Наконец, когда ночные дуды, как мы собирательно называли жучков, паучков, бабочек, комаров и прочих насекомых, устелили пол палатки густым слоем, так что при ходьбе раздавался легкий хруст, мы отправились спать.
— Насчет завтра не волнуйся, — сказал я Джи-Си на прощание.
— Погоди минутку.
Мы остановились на полпути к его палатке; Мэри уже ушла к себе.
— Куда она метила, когда убивала несчастную антилопу гну?
— Разве она не сказала?
— Нет.
— Иди спать, Джи-Си. Наш выход во втором акте, в любом случае.
— А нельзя как-нибудь попроще? Типа, нормальные муж и жена?
— Никак. Чаро об этом уже месяц просит.
— Твоей супругой нельзя не восхищаться. Ты и сам иногда заслуживаешь восхищения.
— Короче, все в восхищении. Королева в восхищении.
— Спокойной ночи, адмирал.
— Придвинь подзорную трубу к моему слепому глазу, Харди, и поцелуй меня в задницу.
— Линия фронта с другой стороны, адмирал.
В этот момент заревел лев.
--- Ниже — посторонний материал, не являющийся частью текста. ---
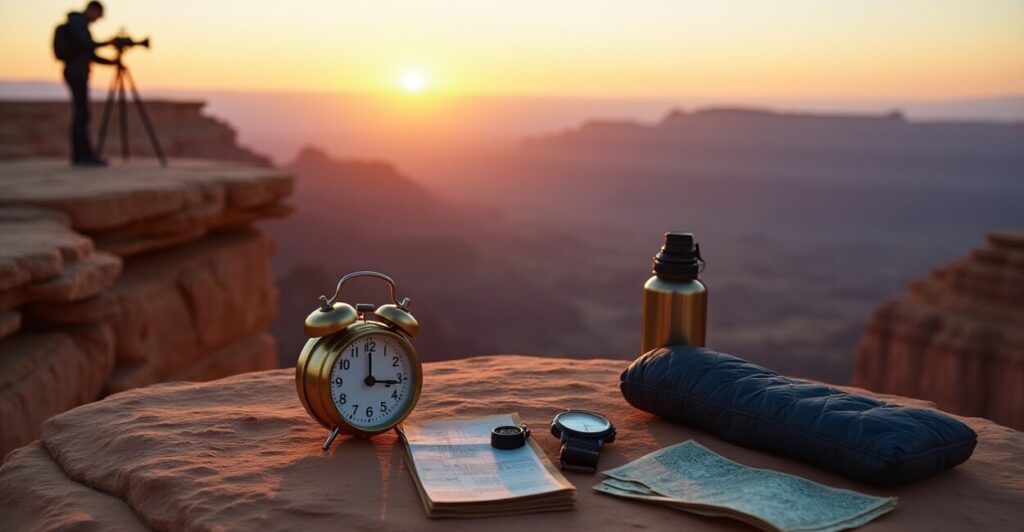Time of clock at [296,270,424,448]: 3:00
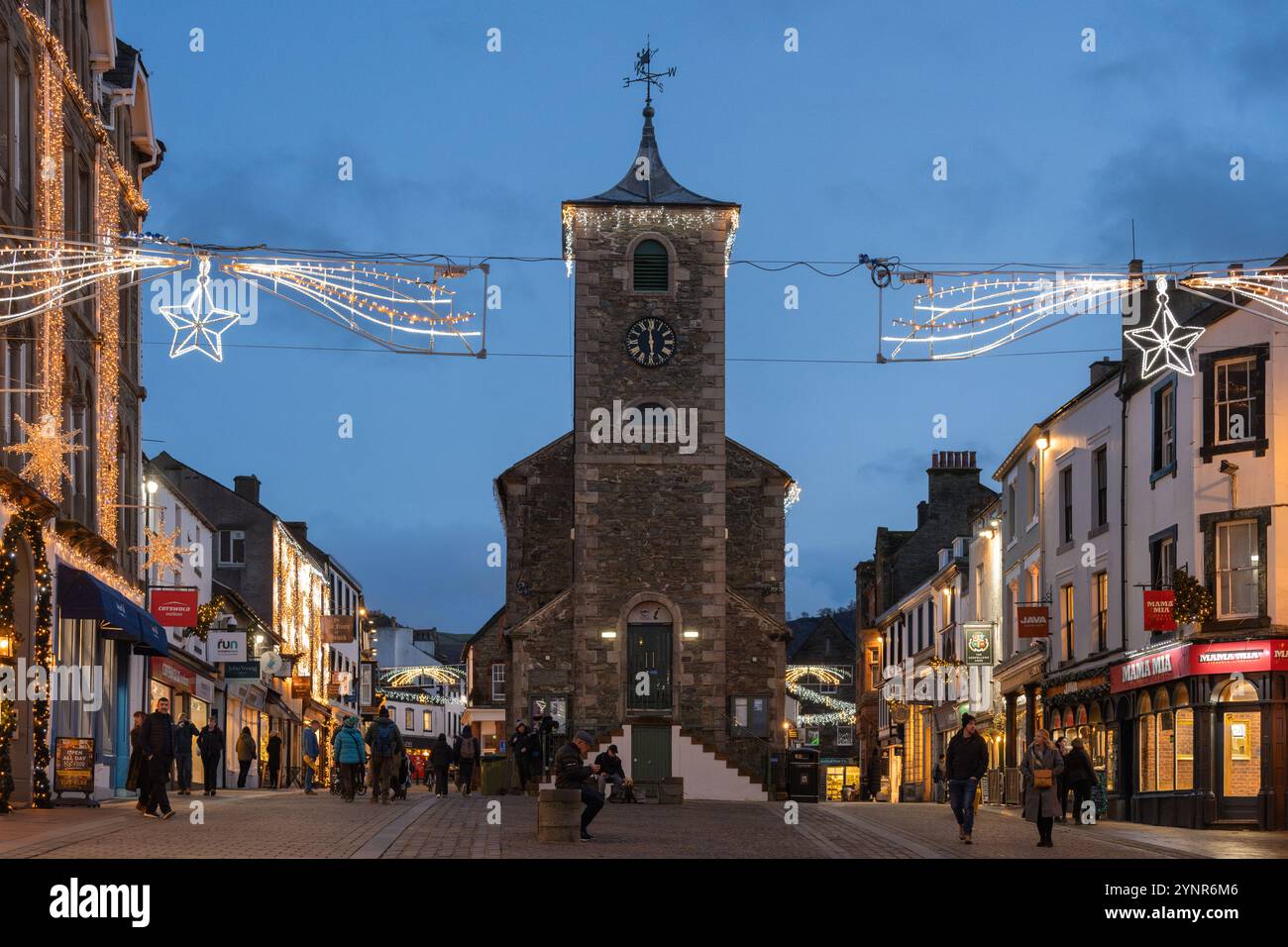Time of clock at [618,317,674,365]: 5:59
Мы с Джи-Си обменялись рукопожатием.
— Возмущается, что ты неточно процитировал адмирала Нельсона, — сказал он.
— Его достали разговоры о Лондоне.
— Он сегодня в голосе. Спать, адмирал.
Ночью лев ревел еще несколько раз. Потом я провалился в сон — и Мвинди уже дергал одеяло:
— Чай, бвана.
Снаружи было темно, кто-то возился с костром. Я разбудил Мэри, предложил ей чаю. Она чувствовала себя отвратительно: тошнота, спазмы.
— Может, отменим?
— Нет, ерунда. После чая все пройдет.
— Дадим ему лишний день отдыха. И нам не помешает.
— Просто подожди чуть-чуть, я приду в норму.
Я пошел в умывальную, обмылся холодной водой, протер глаза борным спиртом, оделся и вернулся к костру. Джи-Си брился у входа в свою палатку.
— Мэри чувствует себя неважно, — сообщил я.
— Бедняжка.
— Все равно хочет ехать.
— Кто бы сомневался.
— Как спалось?
— Нормально. А тебе?
— Отлично выспался. Как думаешь, почему он рычал?
— Не знаю. Обходил владения, пробовал голос.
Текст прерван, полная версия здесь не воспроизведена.